**Your task**
For the string "Tanzania", state the number of lines in the data that contain it, and nothing else.

**Stored data**
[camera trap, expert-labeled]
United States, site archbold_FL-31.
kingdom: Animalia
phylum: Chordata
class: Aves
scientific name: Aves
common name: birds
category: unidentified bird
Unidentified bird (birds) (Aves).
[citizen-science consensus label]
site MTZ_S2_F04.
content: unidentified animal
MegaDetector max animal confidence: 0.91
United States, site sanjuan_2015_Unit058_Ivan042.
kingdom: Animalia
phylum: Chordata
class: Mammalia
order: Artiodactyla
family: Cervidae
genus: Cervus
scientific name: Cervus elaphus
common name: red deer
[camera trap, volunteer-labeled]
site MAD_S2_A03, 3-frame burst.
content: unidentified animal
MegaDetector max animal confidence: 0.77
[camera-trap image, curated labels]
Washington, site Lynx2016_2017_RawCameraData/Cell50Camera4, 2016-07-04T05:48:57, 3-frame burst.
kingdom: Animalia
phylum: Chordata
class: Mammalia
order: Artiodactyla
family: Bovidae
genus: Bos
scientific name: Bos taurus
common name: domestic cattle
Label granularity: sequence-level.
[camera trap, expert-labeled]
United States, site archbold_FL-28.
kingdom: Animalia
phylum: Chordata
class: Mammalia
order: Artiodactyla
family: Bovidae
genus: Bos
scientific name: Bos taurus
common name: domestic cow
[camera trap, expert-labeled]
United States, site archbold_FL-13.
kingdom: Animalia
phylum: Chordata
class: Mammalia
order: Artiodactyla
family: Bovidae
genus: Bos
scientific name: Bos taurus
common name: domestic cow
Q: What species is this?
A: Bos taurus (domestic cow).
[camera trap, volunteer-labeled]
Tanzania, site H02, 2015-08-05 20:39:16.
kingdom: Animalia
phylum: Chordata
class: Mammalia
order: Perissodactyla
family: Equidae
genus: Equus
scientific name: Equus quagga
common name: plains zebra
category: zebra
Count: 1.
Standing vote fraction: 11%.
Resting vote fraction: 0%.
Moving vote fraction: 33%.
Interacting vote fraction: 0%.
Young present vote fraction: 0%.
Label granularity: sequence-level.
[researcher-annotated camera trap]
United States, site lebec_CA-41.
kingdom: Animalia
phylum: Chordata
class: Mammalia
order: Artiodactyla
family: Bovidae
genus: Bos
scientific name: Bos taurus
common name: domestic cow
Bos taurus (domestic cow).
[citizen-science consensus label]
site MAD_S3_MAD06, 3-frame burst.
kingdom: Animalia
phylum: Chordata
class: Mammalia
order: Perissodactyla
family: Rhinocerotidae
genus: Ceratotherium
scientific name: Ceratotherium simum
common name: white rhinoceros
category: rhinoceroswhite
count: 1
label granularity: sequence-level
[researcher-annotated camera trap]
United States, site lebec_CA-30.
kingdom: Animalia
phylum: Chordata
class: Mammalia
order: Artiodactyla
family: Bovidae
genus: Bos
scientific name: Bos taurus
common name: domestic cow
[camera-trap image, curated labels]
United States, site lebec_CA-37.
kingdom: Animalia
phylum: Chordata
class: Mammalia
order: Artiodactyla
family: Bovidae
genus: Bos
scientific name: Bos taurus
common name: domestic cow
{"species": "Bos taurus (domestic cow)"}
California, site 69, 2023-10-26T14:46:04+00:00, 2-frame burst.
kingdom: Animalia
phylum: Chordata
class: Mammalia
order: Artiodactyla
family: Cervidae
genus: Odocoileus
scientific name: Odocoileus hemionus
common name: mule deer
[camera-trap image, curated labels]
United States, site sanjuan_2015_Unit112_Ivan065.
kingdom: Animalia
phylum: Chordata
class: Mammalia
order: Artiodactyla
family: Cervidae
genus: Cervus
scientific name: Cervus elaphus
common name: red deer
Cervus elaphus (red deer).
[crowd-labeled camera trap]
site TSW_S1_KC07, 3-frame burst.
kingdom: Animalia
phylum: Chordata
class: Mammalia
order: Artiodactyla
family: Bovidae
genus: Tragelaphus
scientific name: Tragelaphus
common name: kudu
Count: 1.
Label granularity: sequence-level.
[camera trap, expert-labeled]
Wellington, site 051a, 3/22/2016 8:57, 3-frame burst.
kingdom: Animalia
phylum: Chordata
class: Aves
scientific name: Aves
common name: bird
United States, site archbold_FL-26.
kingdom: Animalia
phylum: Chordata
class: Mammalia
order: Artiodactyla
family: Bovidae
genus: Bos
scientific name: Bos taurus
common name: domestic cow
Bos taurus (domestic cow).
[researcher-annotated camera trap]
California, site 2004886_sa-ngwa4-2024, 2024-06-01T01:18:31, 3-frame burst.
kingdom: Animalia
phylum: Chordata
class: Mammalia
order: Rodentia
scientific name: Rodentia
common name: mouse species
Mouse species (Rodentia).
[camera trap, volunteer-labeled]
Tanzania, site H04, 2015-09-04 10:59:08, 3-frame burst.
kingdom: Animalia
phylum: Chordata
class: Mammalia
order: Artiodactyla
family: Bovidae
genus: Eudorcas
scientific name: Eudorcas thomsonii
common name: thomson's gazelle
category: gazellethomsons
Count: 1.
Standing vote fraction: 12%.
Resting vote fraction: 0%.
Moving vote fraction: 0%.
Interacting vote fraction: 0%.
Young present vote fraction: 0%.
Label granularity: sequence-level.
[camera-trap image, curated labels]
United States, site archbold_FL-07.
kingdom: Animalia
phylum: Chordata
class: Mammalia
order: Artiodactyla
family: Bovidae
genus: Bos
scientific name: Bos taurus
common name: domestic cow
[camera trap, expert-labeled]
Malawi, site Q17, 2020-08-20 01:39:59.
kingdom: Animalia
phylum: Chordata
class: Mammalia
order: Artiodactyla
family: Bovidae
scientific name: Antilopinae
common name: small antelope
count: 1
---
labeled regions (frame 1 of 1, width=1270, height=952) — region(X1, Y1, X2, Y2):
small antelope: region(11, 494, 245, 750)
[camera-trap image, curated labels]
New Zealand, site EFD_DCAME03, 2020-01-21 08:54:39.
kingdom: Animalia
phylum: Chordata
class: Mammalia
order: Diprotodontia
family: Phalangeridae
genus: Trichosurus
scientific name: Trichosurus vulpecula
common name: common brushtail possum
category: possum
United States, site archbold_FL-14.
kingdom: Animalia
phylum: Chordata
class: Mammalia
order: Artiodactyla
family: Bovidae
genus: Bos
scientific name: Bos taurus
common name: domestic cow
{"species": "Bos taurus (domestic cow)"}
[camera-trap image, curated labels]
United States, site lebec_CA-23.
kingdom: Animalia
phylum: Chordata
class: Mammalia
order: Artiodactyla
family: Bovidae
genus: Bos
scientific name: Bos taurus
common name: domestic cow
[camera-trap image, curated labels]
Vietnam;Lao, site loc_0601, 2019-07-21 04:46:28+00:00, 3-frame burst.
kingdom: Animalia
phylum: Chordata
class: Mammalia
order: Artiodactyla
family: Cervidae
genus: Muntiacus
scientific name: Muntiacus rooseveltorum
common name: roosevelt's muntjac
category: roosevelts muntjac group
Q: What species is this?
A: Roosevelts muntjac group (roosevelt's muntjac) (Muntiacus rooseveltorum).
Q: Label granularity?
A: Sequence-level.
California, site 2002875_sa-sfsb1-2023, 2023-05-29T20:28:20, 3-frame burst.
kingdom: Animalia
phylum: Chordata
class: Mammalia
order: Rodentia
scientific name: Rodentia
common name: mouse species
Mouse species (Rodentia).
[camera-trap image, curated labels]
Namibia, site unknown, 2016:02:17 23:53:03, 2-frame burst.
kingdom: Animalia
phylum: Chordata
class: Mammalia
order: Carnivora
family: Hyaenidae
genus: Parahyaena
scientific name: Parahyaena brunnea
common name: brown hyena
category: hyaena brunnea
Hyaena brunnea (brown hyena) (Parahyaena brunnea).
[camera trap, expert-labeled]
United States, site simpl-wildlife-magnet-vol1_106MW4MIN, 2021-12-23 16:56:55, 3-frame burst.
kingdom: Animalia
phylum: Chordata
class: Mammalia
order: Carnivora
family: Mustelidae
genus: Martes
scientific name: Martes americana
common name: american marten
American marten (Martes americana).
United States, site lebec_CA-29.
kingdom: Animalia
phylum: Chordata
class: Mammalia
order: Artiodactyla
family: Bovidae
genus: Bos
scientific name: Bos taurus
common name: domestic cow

**Answer to this problem**
2